This option will always run before any expelling tasks specified with option -E are run.
This option has no influence on levels subjected to key/value pairing as that process has its own way of dealing with empty fields at its target levels.
If a schema is used then obviously the number of input records/fields used for element matching has been reduced.

Option: -E, --expel <input_records>[:<input_fields>]
Expel selected input records or selected input fields of selected input records from being processed. Each input record is checked against the expel criteria and if a match occurs then these input records or input fields are simply discarded from being passed onto the xmlfy output processor.

<input_records> - A comma delimited set of input record expel criteria with no spaces.
The <input_records> parameter has a sub form of <range_type><r1>[-<r2>][/<string>/][,..]
Where <range_type> can be 'n', 'f' or 'c'.
n - the associated range refers to input record numbers.
f - the associated range refers to input field numbers.
c - the associated range refers to input record character lengths.
<r1> - integer representing a start range.
<r2> - integer or the $ token representing an end range.
<string> - the specified <string> must also exist within the range.
Expel criteria types can be intermixed.
────────────────────
*COMPLETE THE FOLLOWING*.
**a)** Using the xmlfy option excerpt above, decide whether each statement agrees with it: (i) the option described in the first paragraph runs after any expelling tasks given with -E; (ii) expel criteria of different types may be combined; (iii) the end of a range may be given as the $ token. Answer yes or no for each, and quote the words from the excerpt that settle it.
**b)** From the xmlfy option excerpt, list every letter allowed as <range_type>, and give what the associated range refers to for each.
────────────────────
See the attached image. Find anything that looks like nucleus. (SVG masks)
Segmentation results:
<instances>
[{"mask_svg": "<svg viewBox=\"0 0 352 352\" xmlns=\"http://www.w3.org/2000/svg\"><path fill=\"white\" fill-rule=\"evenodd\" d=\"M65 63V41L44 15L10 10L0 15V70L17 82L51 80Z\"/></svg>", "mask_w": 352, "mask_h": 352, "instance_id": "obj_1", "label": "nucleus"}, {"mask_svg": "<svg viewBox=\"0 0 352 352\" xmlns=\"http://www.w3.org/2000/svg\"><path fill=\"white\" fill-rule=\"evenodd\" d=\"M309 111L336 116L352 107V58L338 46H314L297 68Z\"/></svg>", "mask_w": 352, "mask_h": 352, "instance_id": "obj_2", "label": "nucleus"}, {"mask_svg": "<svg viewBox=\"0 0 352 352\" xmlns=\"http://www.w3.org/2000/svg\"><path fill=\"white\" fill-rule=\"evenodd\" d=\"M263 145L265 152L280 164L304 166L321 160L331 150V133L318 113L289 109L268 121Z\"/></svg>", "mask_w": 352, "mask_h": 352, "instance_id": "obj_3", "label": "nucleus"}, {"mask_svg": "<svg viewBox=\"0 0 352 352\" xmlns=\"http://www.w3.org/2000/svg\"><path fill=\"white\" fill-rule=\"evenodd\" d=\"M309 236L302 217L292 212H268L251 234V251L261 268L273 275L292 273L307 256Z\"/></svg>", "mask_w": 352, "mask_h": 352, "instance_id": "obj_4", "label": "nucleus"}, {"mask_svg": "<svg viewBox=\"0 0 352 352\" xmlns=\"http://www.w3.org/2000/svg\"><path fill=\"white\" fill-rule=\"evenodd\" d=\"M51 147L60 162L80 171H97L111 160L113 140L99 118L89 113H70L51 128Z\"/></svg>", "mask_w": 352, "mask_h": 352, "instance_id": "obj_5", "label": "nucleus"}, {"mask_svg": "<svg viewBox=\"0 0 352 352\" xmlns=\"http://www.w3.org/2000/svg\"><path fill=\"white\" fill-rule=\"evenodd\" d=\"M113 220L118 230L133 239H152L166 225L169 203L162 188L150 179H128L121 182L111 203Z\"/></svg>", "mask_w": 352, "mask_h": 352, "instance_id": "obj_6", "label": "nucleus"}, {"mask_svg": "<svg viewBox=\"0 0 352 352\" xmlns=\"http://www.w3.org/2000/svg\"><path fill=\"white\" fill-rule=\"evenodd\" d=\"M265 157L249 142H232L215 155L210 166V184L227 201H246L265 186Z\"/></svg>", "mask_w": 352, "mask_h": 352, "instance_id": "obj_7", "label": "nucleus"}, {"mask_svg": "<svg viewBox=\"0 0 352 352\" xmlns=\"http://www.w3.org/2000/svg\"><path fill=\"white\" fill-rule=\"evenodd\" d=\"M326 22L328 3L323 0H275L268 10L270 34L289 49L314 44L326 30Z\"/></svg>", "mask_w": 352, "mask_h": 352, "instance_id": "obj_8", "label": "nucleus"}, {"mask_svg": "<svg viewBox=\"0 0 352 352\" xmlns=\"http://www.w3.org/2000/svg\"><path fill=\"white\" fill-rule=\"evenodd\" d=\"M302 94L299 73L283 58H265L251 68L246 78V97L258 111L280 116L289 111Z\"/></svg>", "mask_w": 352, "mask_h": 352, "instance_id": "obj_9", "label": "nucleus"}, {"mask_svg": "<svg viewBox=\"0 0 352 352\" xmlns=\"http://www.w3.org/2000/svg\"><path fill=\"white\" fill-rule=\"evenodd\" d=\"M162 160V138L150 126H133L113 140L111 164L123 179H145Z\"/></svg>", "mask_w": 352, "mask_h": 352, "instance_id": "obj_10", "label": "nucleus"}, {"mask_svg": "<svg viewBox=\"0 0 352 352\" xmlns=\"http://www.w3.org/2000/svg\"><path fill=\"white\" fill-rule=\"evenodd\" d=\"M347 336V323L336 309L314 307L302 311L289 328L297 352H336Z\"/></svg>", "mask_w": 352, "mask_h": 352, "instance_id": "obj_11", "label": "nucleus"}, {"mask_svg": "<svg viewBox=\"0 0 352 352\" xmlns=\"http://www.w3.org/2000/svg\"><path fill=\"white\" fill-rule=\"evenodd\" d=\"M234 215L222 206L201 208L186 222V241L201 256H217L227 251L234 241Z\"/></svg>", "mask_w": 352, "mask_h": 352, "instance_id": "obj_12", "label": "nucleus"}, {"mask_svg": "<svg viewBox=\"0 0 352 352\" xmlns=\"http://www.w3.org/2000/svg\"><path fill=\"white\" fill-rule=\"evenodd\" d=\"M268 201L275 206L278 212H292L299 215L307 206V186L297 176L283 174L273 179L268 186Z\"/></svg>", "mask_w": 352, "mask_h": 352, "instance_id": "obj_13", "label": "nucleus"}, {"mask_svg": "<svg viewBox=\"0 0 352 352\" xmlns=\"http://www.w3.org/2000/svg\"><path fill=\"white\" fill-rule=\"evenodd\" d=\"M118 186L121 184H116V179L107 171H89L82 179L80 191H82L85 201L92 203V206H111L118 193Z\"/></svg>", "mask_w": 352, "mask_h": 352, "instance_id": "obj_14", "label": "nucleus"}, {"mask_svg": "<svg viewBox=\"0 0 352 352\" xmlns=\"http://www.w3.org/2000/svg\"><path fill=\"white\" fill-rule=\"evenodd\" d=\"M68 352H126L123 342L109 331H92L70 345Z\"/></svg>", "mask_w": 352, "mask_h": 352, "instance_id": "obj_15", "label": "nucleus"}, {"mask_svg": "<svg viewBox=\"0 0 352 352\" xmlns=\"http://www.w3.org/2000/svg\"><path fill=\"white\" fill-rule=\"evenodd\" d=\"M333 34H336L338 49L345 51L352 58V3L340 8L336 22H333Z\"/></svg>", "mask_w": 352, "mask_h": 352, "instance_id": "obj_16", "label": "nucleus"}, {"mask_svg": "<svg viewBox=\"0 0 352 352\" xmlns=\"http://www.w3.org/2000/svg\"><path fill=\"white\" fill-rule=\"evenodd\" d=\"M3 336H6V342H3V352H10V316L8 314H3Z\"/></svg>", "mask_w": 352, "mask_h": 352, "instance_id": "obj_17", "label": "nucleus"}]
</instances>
────────────────────
*OUTPUTS FOR THE TASKS*.
**a)**
(i) No: "This option will always run before any expelling tasks specified with option -E are run."
(ii) Yes: "Expel criteria types can be intermixed."
(iii) Yes: "<r2> - integer or the $ token representing an end range."

**b)**
n: input record numbers
f: input field numbers
c: input record character lengths